● Problem description:
The following data has a line with "Shutterstock Eat healthy" and a line with "Cynthia Rowley Fall". Write out exactly those lines and all the lines between them.

● Material provided:
■ ■ ■ ■ ■ ■ ■
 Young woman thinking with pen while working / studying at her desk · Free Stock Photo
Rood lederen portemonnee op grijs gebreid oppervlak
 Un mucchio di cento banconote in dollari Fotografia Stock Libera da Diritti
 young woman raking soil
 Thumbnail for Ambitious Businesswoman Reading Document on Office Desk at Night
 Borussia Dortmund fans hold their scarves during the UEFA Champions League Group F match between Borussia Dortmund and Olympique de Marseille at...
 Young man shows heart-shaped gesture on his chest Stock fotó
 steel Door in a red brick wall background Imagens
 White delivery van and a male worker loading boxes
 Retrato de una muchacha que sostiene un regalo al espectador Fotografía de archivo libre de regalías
■ ■ ■ ■ ■ ■ ■
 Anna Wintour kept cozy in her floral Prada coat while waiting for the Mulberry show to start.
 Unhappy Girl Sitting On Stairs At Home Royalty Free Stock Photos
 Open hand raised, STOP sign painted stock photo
■ ■ ■ ■ ■ ■ ■
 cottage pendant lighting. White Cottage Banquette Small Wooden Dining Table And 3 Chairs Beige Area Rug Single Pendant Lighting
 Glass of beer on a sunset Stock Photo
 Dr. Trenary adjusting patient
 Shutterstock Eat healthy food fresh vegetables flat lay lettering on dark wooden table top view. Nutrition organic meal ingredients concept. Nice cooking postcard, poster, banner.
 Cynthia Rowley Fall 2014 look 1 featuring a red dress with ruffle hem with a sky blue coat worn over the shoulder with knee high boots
■ ■ ■ ■ ■ ■ ■
● Task answer:
 Shutterstock Eat healthy food fresh vegetables flat lay lettering on dark wooden table top view. Nutrition organic meal ingredients concept. Nice cooking postcard, poster, banner.
 Cynthia Rowley Fall 2014 look 1 featuring a red dress with ruffle hem with a sky blue coat worn over the shoulder with knee high boots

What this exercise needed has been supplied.